Trecho fornecido ▸
* * * * * * *

Melinda: Capitalistas temiam semente de Maio de 1968

A este elenco, é preciso somar Melinda Cooper. Esta socióloga australiana de 52 anos, professora na Universidade de Canberra (na Austrália) tem publicado obras que desafiam antigos paradigmas. Seu foco concentra-se na transição do Estado keynesiano para a hegemonia neoliberal – e especialmente no papel que desempenhou, neste processo, uma aliança entre os neoliberais e os conservadores morais. Seu interesse parece ser provocar velhos consensos e, ao fazê-lo, abrir caminho para alternativas.

Ela sustenta que o Estado de bem-estar social não se esgotou por motivos econômicos. Foi jogado ao mar e corroído, quando as elites ocidentais julgaram que conquistas como Educação e Saúde igualitárias haviam tornado os trabalhadores indisciplináveis. Os capitalistas temiam, em especial, a semente revolucionária lançada por movimentos como o de maio de 1968. Para neutralizá-la, estabeleceram aliança com os ultraconservadores e retomaram ideias como a centralidade da família. Estabeleceu-se um consenso reacionário. Para rompê-lo, argumenta Melinda, será preciso desmistificar o dinheiro; vê-lo como um Comum; e apostar na multiplicação do gasto público que desmercantiliza a vida e redistribui a riqueza.

* * * * * * *

Instruções do exercício ▸ Continue o texto sobre Melinda Cooper a partir de sua última frase. As entradas a seguir formam um material à parte, independente do texto sobre Melinda Cooper.

Informações fornecidas ▸
* * * * * * *

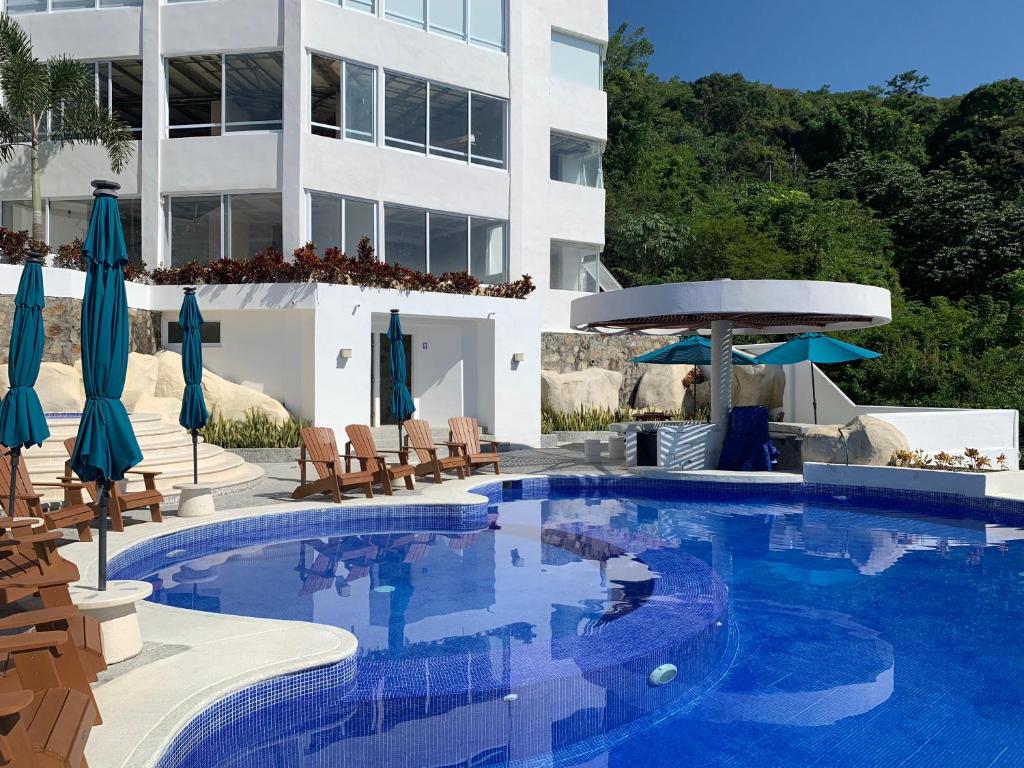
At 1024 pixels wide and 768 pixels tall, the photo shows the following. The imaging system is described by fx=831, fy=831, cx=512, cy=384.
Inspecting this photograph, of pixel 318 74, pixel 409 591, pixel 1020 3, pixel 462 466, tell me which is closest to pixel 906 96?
pixel 1020 3

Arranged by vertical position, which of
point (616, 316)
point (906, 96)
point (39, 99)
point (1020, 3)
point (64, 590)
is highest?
point (1020, 3)

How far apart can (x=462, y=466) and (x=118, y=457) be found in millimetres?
8087

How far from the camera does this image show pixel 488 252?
21359 mm

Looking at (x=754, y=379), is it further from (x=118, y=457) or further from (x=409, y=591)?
(x=118, y=457)

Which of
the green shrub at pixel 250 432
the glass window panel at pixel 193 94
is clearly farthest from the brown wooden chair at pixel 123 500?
the glass window panel at pixel 193 94

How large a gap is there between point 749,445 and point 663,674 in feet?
31.0

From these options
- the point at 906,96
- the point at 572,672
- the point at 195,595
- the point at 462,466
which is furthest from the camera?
the point at 906,96

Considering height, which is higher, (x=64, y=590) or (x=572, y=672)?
(x=64, y=590)

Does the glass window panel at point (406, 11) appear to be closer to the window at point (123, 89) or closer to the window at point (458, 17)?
the window at point (458, 17)

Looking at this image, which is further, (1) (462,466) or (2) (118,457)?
(1) (462,466)

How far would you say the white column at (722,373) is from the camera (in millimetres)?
15062

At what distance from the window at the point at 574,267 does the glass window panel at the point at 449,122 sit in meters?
4.08

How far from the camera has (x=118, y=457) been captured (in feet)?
19.1

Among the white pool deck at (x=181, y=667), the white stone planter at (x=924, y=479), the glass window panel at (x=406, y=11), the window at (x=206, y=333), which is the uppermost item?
the glass window panel at (x=406, y=11)
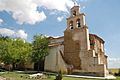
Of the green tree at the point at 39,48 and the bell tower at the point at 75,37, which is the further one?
the green tree at the point at 39,48

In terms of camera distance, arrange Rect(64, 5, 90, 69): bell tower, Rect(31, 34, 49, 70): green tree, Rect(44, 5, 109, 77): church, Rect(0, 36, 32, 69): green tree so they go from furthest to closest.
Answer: Rect(0, 36, 32, 69): green tree < Rect(31, 34, 49, 70): green tree < Rect(64, 5, 90, 69): bell tower < Rect(44, 5, 109, 77): church

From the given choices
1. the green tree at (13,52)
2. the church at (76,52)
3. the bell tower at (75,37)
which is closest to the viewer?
the church at (76,52)

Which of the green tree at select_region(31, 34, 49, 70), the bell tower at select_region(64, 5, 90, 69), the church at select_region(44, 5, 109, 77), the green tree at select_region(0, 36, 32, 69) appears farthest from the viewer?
the green tree at select_region(0, 36, 32, 69)

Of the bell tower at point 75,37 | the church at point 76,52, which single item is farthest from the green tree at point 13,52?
the bell tower at point 75,37

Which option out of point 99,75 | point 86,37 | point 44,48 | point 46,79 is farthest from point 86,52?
point 46,79

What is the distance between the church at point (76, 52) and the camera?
133ft

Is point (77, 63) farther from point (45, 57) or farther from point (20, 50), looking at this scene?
point (20, 50)

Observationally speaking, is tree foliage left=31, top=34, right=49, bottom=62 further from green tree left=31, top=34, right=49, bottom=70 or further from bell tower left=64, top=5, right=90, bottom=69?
bell tower left=64, top=5, right=90, bottom=69

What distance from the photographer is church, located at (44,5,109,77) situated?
40.5m

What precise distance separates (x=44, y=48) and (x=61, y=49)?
4110 mm

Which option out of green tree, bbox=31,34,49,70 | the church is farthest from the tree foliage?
the church

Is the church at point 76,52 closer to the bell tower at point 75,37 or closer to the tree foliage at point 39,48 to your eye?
the bell tower at point 75,37

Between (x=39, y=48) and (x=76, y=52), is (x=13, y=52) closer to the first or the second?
(x=39, y=48)

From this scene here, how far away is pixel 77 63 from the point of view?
4288 centimetres
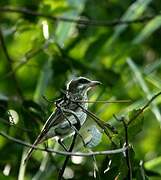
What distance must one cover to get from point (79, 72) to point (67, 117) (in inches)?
83.3

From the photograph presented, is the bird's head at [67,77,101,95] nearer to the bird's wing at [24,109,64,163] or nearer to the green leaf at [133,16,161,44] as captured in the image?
the bird's wing at [24,109,64,163]

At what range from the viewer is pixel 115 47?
627 cm

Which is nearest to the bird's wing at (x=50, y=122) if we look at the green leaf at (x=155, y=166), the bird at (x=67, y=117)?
the bird at (x=67, y=117)

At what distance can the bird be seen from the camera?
3.17 m

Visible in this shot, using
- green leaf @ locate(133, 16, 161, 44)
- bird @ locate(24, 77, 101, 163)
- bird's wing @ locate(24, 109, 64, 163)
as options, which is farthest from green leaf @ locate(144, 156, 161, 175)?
bird's wing @ locate(24, 109, 64, 163)

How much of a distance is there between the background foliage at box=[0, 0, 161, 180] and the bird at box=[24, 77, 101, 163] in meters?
0.11

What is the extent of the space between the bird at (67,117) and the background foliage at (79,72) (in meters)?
0.11

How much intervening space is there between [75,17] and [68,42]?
77cm

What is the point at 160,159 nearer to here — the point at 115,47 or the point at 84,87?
the point at 84,87

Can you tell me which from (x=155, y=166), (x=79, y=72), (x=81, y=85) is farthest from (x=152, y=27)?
(x=81, y=85)

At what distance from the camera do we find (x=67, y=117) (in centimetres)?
333

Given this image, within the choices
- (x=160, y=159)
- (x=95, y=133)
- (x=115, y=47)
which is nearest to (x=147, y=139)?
(x=115, y=47)

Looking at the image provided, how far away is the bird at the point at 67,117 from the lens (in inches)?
125

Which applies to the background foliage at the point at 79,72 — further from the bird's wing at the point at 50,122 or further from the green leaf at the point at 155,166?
the bird's wing at the point at 50,122
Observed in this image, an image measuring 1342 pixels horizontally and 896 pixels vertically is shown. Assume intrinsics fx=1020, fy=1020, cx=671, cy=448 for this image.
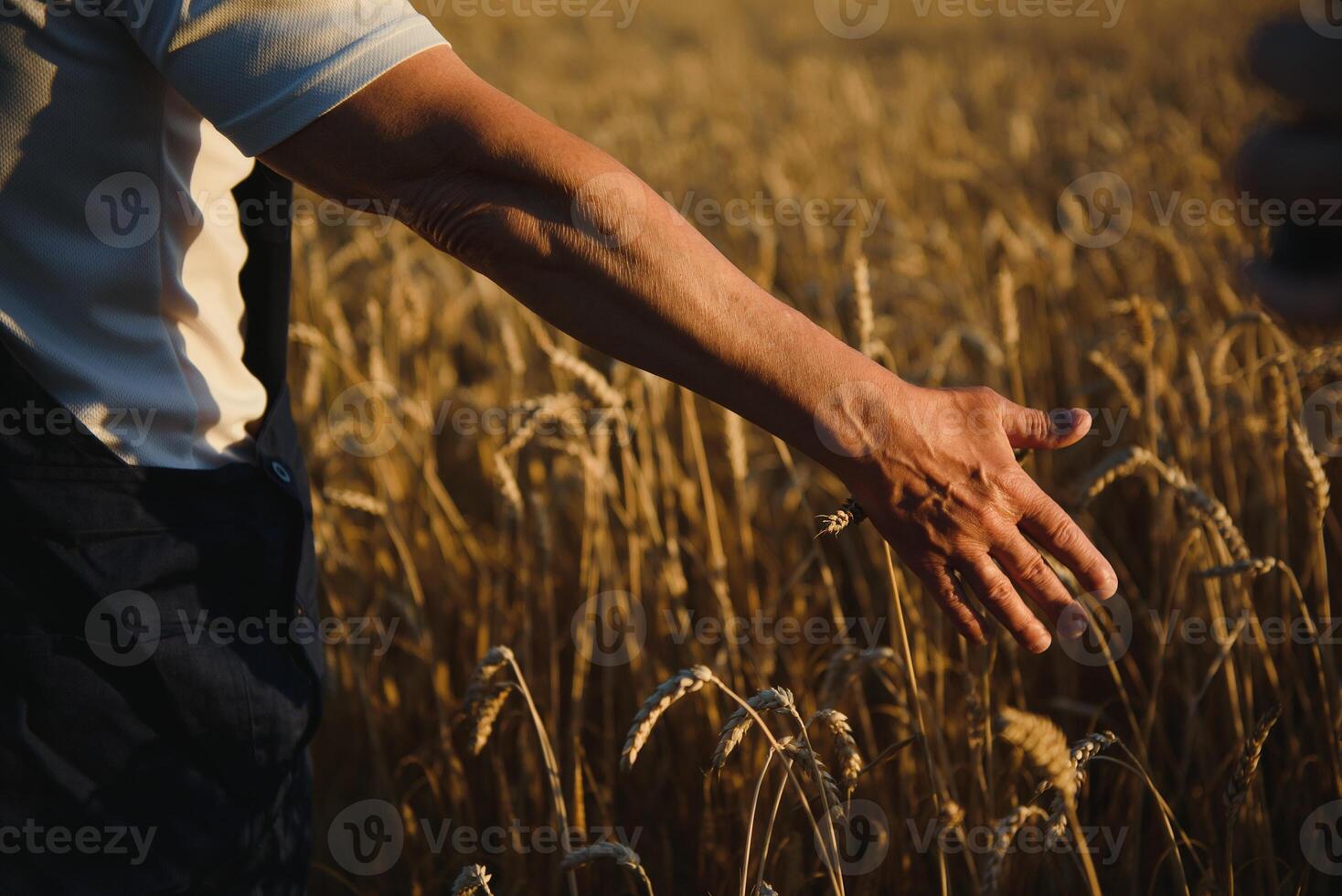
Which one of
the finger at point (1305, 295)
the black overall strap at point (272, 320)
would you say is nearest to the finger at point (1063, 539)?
the finger at point (1305, 295)

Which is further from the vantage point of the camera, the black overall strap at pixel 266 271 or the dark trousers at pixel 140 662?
the black overall strap at pixel 266 271

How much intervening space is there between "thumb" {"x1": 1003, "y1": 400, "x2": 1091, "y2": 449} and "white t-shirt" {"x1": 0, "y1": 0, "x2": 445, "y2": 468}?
0.66 m

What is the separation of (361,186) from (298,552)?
51 cm

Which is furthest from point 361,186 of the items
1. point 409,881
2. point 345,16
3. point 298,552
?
point 409,881

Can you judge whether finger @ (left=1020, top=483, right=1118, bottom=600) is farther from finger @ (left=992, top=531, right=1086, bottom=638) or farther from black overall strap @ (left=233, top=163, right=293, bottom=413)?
black overall strap @ (left=233, top=163, right=293, bottom=413)

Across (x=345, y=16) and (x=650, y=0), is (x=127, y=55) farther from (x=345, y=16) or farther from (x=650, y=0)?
(x=650, y=0)

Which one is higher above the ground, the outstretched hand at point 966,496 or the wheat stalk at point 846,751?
the outstretched hand at point 966,496

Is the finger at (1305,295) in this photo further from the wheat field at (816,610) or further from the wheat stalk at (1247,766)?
the wheat stalk at (1247,766)

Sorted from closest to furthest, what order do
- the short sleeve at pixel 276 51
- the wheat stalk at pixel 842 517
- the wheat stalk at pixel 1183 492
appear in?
the short sleeve at pixel 276 51 < the wheat stalk at pixel 842 517 < the wheat stalk at pixel 1183 492

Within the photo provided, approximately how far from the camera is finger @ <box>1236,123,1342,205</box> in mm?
1247

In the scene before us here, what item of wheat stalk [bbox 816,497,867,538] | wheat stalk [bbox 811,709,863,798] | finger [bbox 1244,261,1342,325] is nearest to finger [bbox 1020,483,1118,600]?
wheat stalk [bbox 816,497,867,538]

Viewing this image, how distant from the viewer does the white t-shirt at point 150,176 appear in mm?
Result: 807

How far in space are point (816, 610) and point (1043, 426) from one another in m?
1.16

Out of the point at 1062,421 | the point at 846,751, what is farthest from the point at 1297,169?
the point at 846,751
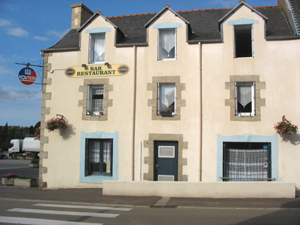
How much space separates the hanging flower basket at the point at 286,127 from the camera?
1012cm

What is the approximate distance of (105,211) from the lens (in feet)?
25.2

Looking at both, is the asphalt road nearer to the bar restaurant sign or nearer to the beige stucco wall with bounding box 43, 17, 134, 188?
the beige stucco wall with bounding box 43, 17, 134, 188

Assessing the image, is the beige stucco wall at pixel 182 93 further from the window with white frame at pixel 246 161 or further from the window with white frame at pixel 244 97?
the window with white frame at pixel 244 97

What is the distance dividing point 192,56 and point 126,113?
3654mm

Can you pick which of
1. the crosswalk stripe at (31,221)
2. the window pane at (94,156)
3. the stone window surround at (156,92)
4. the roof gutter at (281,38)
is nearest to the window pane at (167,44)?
the stone window surround at (156,92)

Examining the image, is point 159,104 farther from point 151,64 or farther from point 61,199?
point 61,199

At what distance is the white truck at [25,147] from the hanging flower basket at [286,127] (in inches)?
1182

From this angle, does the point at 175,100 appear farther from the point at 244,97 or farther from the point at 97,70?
the point at 97,70

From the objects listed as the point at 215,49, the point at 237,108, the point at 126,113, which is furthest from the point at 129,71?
the point at 237,108

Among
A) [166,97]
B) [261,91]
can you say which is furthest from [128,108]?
[261,91]

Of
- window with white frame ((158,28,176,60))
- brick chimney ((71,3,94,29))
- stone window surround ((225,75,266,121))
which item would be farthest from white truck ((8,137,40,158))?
stone window surround ((225,75,266,121))

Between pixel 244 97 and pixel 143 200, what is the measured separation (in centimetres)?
574

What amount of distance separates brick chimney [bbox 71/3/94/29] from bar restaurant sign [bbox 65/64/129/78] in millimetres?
3188

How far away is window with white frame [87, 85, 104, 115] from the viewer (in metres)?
A: 12.4
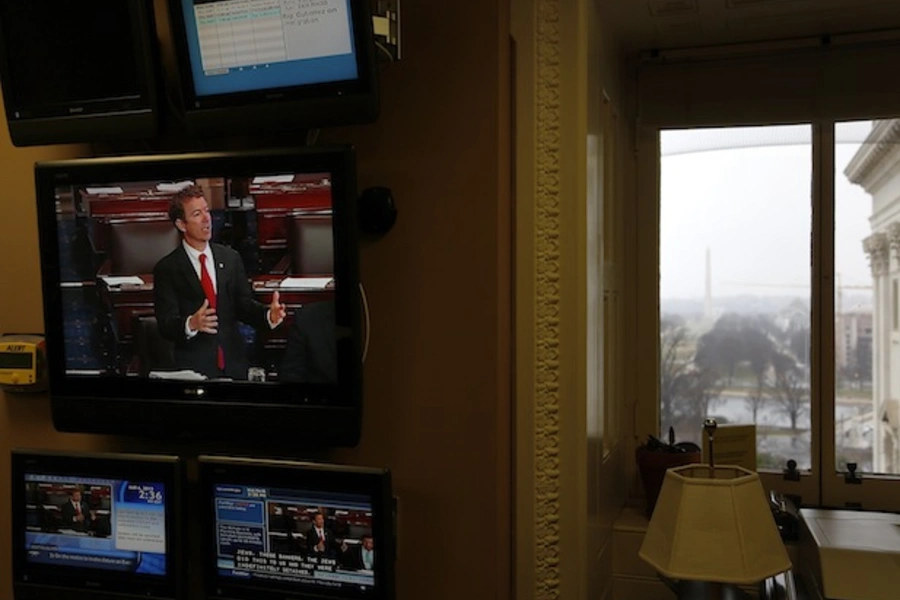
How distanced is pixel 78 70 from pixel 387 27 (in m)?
0.75

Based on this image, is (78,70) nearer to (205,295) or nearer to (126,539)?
(205,295)

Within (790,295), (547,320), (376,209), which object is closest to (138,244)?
(376,209)

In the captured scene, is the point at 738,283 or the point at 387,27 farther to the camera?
the point at 738,283

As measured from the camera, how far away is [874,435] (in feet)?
8.66

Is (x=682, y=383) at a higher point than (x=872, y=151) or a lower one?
lower

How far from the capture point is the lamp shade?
5.54ft

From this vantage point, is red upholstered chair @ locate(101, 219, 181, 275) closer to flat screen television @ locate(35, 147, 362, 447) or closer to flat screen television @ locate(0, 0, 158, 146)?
flat screen television @ locate(35, 147, 362, 447)

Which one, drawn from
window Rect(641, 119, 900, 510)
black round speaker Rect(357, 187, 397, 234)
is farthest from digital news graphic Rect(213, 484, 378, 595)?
window Rect(641, 119, 900, 510)

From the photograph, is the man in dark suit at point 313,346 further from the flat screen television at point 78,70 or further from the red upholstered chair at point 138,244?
the flat screen television at point 78,70

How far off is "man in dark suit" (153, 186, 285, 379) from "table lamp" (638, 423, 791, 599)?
999 millimetres

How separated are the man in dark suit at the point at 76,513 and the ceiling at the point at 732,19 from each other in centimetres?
194

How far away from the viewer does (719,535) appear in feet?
5.61

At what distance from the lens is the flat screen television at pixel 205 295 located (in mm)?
1669

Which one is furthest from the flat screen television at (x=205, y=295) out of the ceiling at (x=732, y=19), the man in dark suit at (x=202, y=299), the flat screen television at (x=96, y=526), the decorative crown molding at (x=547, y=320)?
the ceiling at (x=732, y=19)
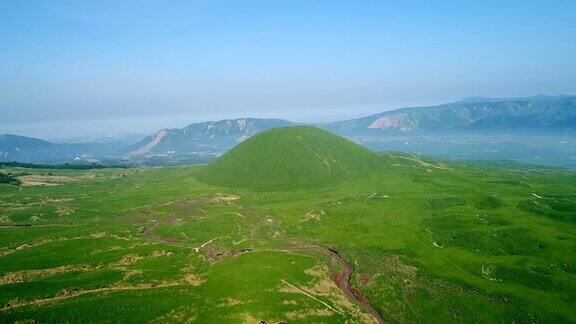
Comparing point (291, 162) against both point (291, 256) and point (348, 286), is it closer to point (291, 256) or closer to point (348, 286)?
point (291, 256)

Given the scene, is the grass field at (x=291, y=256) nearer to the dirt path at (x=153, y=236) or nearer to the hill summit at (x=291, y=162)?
the dirt path at (x=153, y=236)

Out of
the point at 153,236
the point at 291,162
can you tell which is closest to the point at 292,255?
the point at 153,236

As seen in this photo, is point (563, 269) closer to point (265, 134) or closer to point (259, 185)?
point (259, 185)

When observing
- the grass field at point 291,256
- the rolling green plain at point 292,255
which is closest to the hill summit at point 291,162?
the rolling green plain at point 292,255

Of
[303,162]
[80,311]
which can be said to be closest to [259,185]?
[303,162]

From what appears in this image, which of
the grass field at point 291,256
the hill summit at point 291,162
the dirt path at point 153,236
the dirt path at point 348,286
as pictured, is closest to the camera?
the grass field at point 291,256
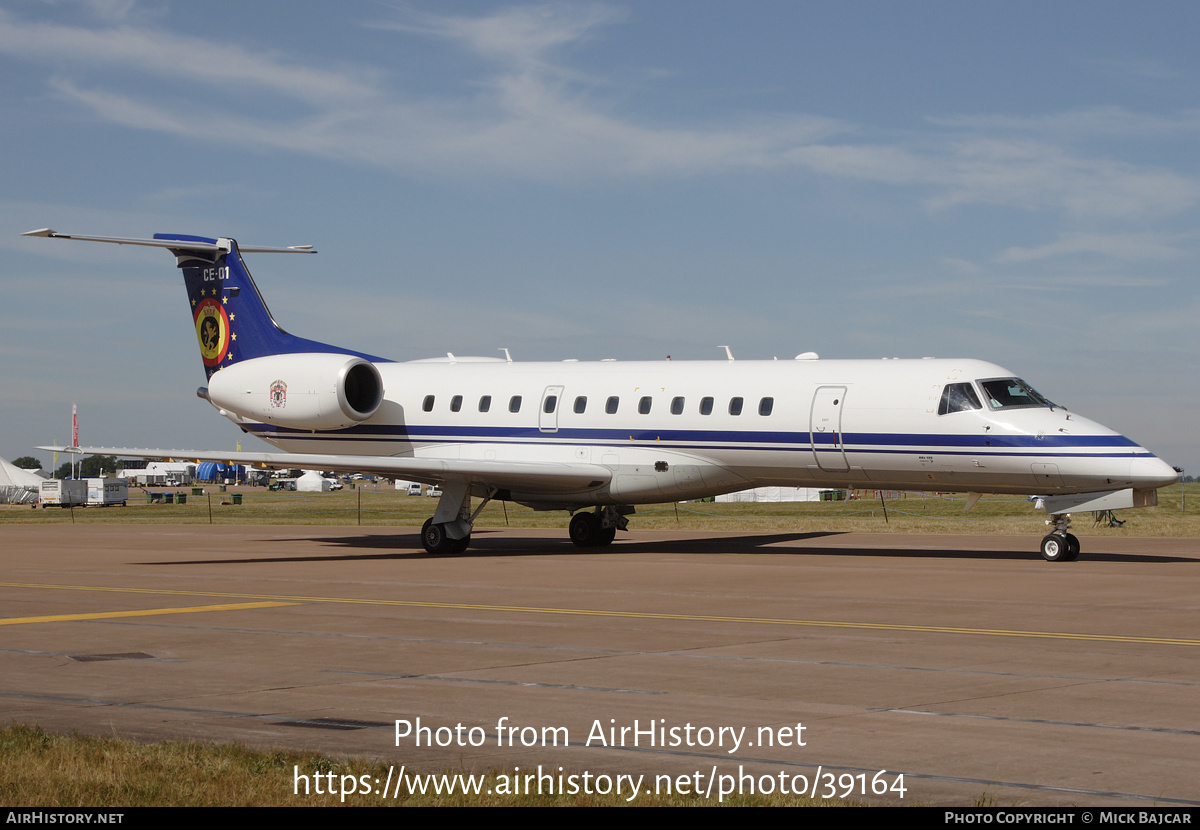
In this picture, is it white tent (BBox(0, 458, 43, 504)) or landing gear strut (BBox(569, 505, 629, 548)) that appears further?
white tent (BBox(0, 458, 43, 504))

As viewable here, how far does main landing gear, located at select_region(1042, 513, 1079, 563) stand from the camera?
71.4 feet

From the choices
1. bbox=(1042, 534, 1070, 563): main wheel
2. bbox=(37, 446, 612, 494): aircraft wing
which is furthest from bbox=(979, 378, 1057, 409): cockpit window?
bbox=(37, 446, 612, 494): aircraft wing

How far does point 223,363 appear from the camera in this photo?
100 ft

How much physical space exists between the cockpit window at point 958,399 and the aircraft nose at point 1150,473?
8.85ft

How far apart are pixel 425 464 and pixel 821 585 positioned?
931cm

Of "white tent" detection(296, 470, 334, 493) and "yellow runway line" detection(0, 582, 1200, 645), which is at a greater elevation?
"white tent" detection(296, 470, 334, 493)

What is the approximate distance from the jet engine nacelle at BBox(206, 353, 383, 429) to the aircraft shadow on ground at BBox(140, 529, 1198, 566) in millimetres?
2984

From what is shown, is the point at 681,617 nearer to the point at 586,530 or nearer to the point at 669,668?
the point at 669,668

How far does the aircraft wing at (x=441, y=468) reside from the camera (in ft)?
79.8

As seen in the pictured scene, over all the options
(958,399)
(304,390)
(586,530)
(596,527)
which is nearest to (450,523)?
(586,530)

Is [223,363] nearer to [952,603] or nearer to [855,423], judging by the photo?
[855,423]

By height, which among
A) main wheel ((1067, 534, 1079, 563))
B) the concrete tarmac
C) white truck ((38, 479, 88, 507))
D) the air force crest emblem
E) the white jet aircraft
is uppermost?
the air force crest emblem

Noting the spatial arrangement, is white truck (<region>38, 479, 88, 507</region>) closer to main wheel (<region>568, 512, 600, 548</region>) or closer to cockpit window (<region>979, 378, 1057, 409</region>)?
main wheel (<region>568, 512, 600, 548</region>)

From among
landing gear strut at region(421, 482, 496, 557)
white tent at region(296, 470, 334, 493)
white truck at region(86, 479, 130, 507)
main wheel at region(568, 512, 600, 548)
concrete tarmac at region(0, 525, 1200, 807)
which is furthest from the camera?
white tent at region(296, 470, 334, 493)
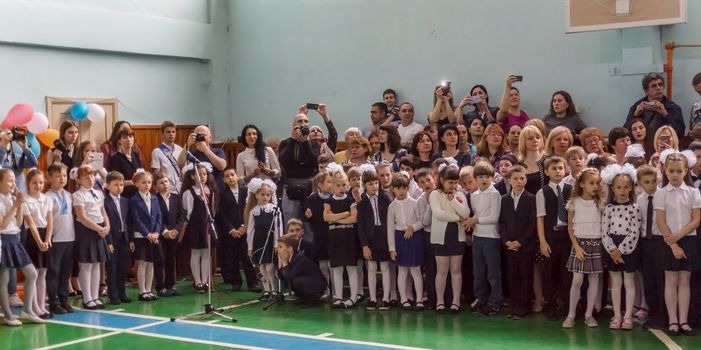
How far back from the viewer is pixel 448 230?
29.2 ft

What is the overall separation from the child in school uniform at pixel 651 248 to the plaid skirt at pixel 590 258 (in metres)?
0.35

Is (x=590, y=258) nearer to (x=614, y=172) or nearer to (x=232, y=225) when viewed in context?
(x=614, y=172)

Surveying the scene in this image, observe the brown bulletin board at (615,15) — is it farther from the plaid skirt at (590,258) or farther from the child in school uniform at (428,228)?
the plaid skirt at (590,258)

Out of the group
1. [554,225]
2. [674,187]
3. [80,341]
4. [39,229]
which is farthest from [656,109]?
[39,229]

* * * * * * *

Resposta a seguir ▸
Seu pensamento está especialmente expresso em dois livros, ainda não disponíveis em português (há edições em inglês e castelhano). Contrarrevolução: extravagância e austeridade nas finanças públicas e Valores de Família: entre o neoliberalismo e o novo conservadorismo. A primeira obra foi lançada no final de 2024 e examina a transição do keynesianismo para o neoliberalismo, iniciada no final dos anos 1970.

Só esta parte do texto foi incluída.